First things first- I returned to class and had my first full week of school two weeks ago. The viceroy/principal of the school ordered the professors to hold class regardless if students were attending. Since at this point my parents were starting to worry that they paid a semester’s tuition for no class, I’m glad classes got started again. However, the Chilean students were striking, so my classes were populated by the international students and few Chileans not taking part in the strike. The next week, the humanities students voted to temporarily suspend the strike- So in the month and a half I’ve been here my I’ve gone from 50 students in each class to 2.5 weeks of no class to 15 students back to 50.
Unrelated photo of the Bank of Chile workers striking:
I held off on posting another entry for about a week waiting until I had something interesting to write about- then three days in a row, boom! Blog topics galore!
Part 1: Prueba
Monday I had my first Chilean test- I hope I effectively compared and contrasted the Atacama and Patagonia regions, described the rise and fall of salitre mining in the north and sheep herding in the south, and enumerated the failures of the Bourbon reformation in the Aisen region. Can you?
Part 2: Performance night
Monday afternoon I returned home to find the power was out- my host dad forgot to pay the bill! Anticipating an internet-less evening, I took out my host sister Cami’s guitar, strummed one cord and snap went the D string. I asked Cami when the last time she had restrung it and if she knew how for her particular guitar. Answers: never, no idea. I spent the next two hours restringing all the strings(yes two hours, it was my second time) with the last twenty minutes spent sitting on the curb under the street light.

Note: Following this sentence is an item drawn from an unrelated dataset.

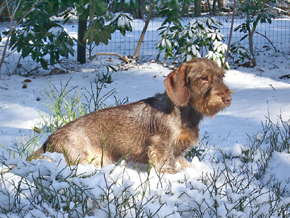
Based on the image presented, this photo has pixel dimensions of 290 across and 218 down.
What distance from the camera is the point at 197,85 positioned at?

The lack of electricity led to one of the best nights I’ve had with my host family. Instead of going to bed early, we decided it was performance night. Cami and I swapped the keyboard and guitar back and forth while the 9 and 10 year olds just made silly noises from the couch. She loves Justin Beiber and Avril Lavigne while the 10 year old cannot get enough of Linkin Park and Greenday. Regardless of my opinion concerning their musical preferences, all of their songs are really easy to follow on guitar and piano (Greenday uses the same 4 chords in all of their songs. All of them.). Thirty minutes into the terribly off-key singing and minimal bleeding from the ears, the phone beeped, announcing the return of electricity- sending the boys to the tv, Cami to her room to belt out Hannah Montana, mom to her room for her telenovela and me to mine to catch the end of monday night football.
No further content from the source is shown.